■ Stated goal: Give the listing below as a Markdown table with the columns "Row" and "Line", numbering each line and omitting blank lines and the pictures.

[Listing excerpted from a collection]
#####

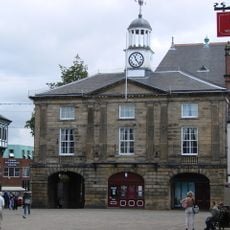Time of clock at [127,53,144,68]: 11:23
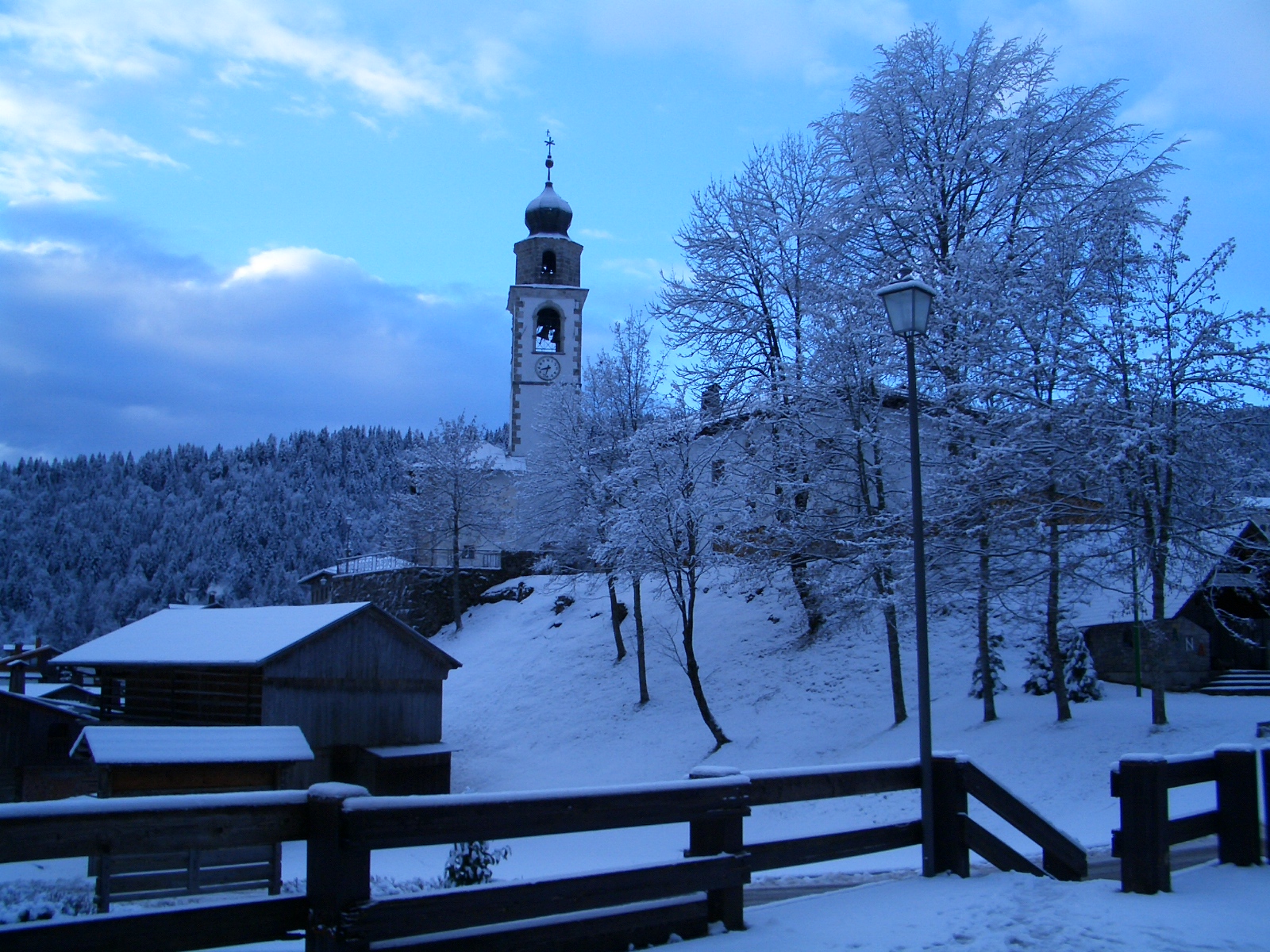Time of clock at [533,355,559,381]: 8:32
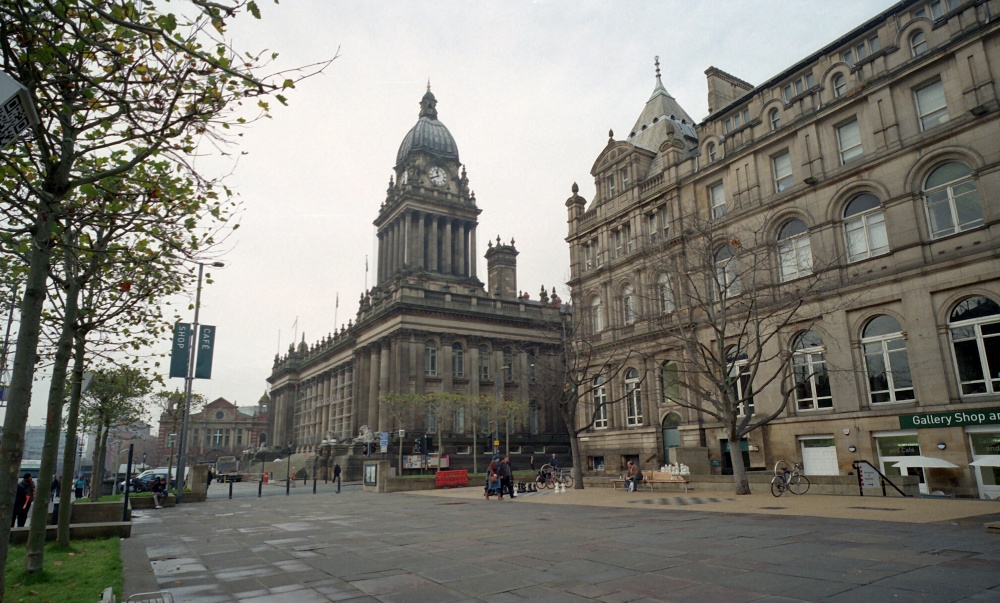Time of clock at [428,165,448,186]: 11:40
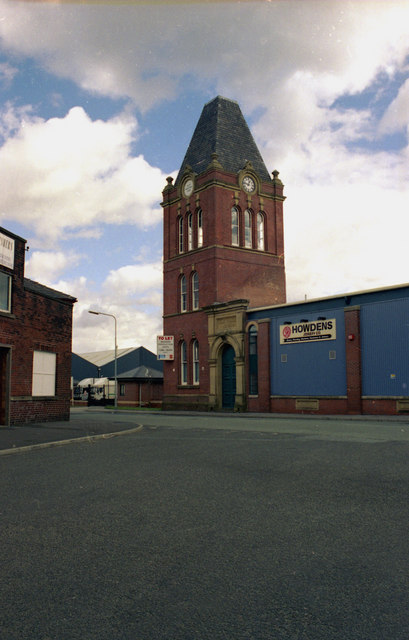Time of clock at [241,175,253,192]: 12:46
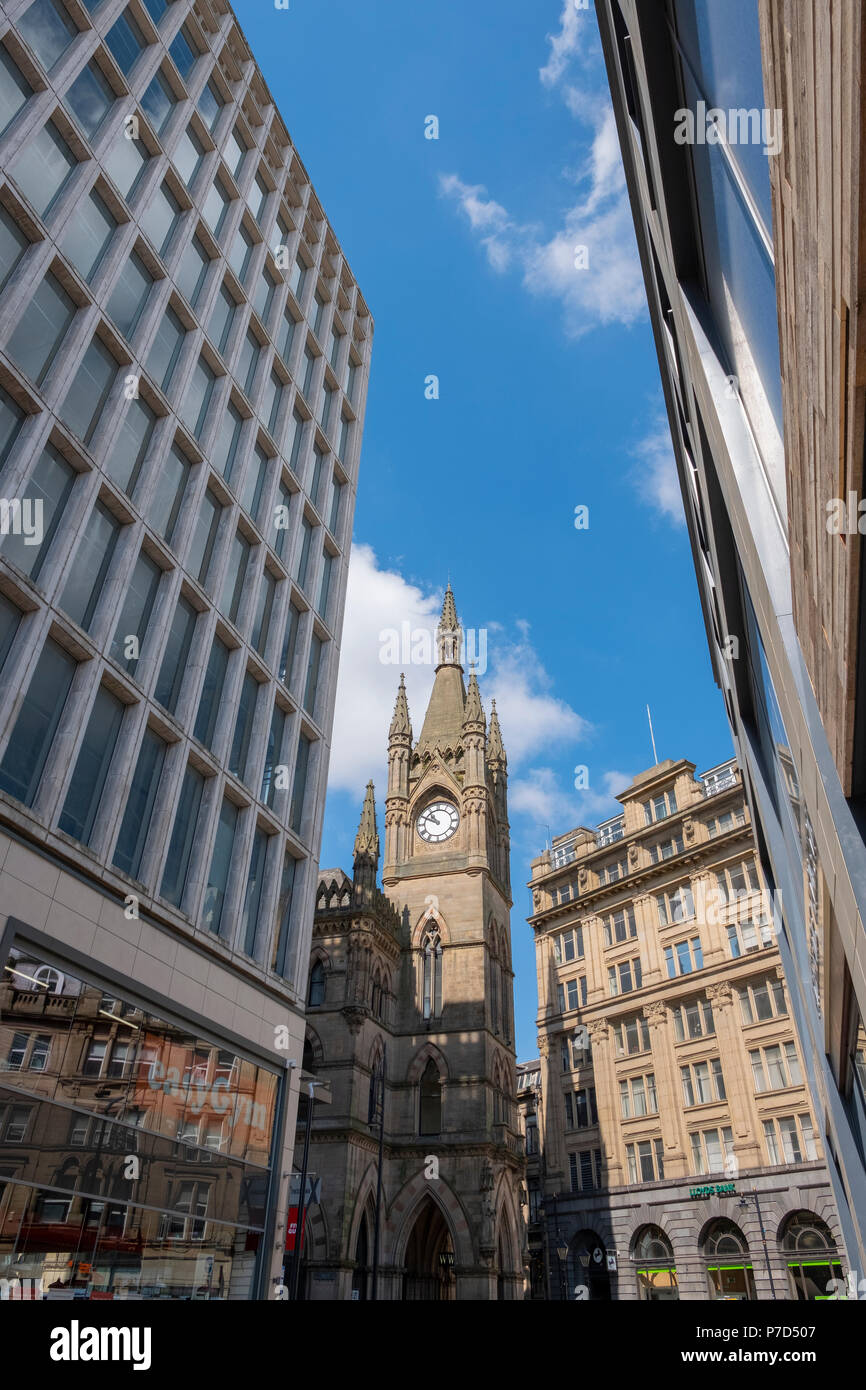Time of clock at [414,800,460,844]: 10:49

#####

■ In response:
| Row | Line |
|---|---|
| 1 | Time of clock at [127,53,144,68]: 11:23 |
| 2 | Time of clock at [533,355,559,381]: 8:32 |
| 3 | Time of clock at [428,165,448,186]: 11:40 |
| 4 | Time of clock at [241,175,253,192]: 12:46 |
| 5 | Time of clock at [414,800,460,844]: 10:49 |